Significant management judgment is required in determining our provision for income taxes, our deferred tax assets and liabilities and any valuation allowance recorded against our net deferred tax assets. The net deferred tax liability as of September 30, 2007 was $3.3 million. The Company did not record a valuation allowance against its deferred tax assets as of September 30, 2007.
 
In June 2006, the FASB issued “FIN 48”. FIN 48 clarifies the accounting for uncertainty in income taxes recognized in an enterprise’s financial statements in accordance with Statement FAS 109. This interpretation prescribes a recognition and measurement of a tax position taken or expected to be taken in a tax return. FIN 48 also provides guidance on derecognition of tax benefits, classification on the balance sheet, interest and penalties, accounting in interim periods, disclosure, and transition. As the Company is responsible for the taxes resulting from Old Point.360’s operation prior to the Spin-off, the Company effectively adopted FIN 48 on January 1, 2007. The Company or one of its subsidiaries files income tax returns in the U.S. federal jurisdiction, and various state jurisdictions. With few exceptions, the Company is no longer subject to U.S. federal state or local income tax examinations by tax authorities for years before 2002. The Company has analyzed its filing positions in all of the federal and state jurisdictions where it is required to file income tax returns. The Company was last audited by New York taxing authorities for the years 2002 through 2004 resulting in no change. The Company is currently not under audit by income taxing authorities. If audited, the Company believes that its income tax filing positions and deductions will be sustained and does not anticipate any adjustments that will result in a material change to its financial position. As a result, upon the implementation of FIN 48, the Company did not recognize any increase in the liability for unrecognized tax benefits. In addition, the Company did not record a cumulative effect adjustment related to the adoption of FIN 48.

____________________

## [CHALLENGES]
1. In the income tax passage, what was the net deferred tax liability as of September 30, 2007?
2. Repeat the income tax passage word for word, starting with "Significant management judgment" and going on through "September 30, 2007.".
3. Carry on writing the income tax passage, beginning right after its last sentence.

## [DATA PROVIDED]

____________________

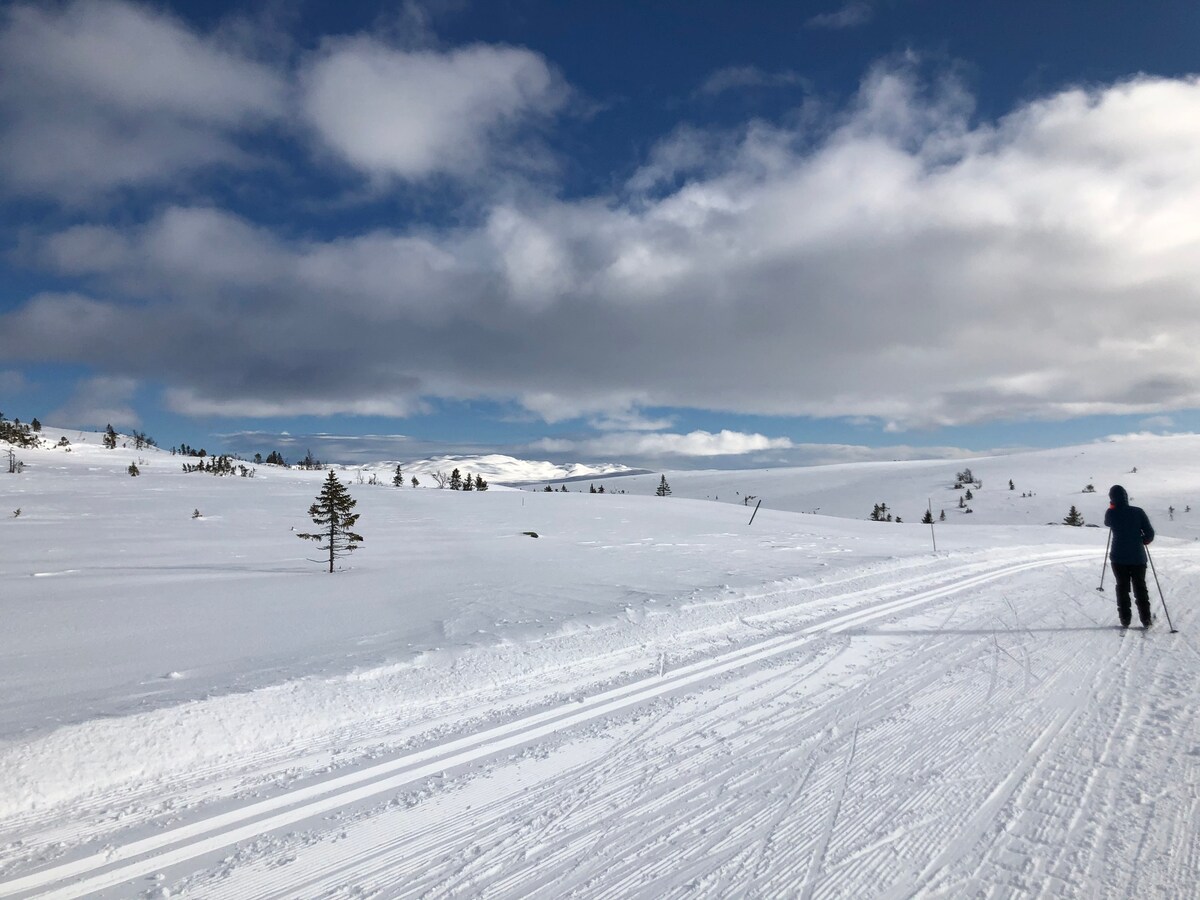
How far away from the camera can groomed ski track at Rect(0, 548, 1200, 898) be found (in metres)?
3.10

____________________

## [FINAL ANSWERS]
1. $3.3 million

2.
Significant management judgment is required in determining our provision for income taxes, our deferred tax assets and liabilities and any valuation allowance recorded against our net deferred tax assets. The net deferred tax liability as of September 30, 2007 was $3.3 million. The Company did not record a valuation allowance against its deferred tax assets as of September 30, 2007.

3.
 
RECENT ACCOUNTING PRONOUNCEMENTS
 
In February 2006, the FASB issued Statement of Financial Accounting Standards No. 155, “Accounting for Certain Hybrid Financial Instruments” (“SFAS 155”), which amends SFAS No. 133, “Accounting for Derivatives Instruments and Hedging Activities” (SFAS 133”) and SFAS No. 140, “Accounting for Transfers and Servicing of Financial Assets and Extinguishment of Liabilities” (SFAS 140”). SFAS 155 amends SFAS 133 to narrow the scope exception for interest-only and principal-only strips on debt instruments to include only such strips representing rights to receive a specified portion of the contractual interest or principle cash flows. SFAS 155 also amends SFAS 140 to allow qualifying special-purpose entities to hold a passive derivative financial instrument pertaining to beneficial interests that it is derivative instrument. The Company is currently evaluating the impact of this new Standard, but believes that it will not have a material impact on the Company’s financial position, results of operations or cash flows.
 
In March 2006, the FASB issued SFAS No. 156, “Accounting for Servicing of Financial Assets - an amendment of FASB Statement No. 140”. The provisions of SFAS 156 are effective for fiscal years beginning after September 15, 2006. This statement was issued to simplify the accounting for servicing rights and to reduce the volatility that results from using different measurement attributes. The Company is currently assessing the impact that the adoption of SFAS 156 will have on its results of operations and financial position.
 
In September 2006, the FASB issued SFAS No. 157, “Fair Value Measurement.” SFAS 157 establishes a framework for measuring fair value in generally accepted accounting principles, and expands disclosures about fair value measurements. SFAS 157 is effective for financial statements issued for fiscal years beginning after November 15, 2007. The Company is required to adopt the provision of SFAS 157, as applicable, beginning in fiscal year 2008. Management does not believe the adoption of SFAS 157 will have a material impact on the Company’s financial position or results of operations.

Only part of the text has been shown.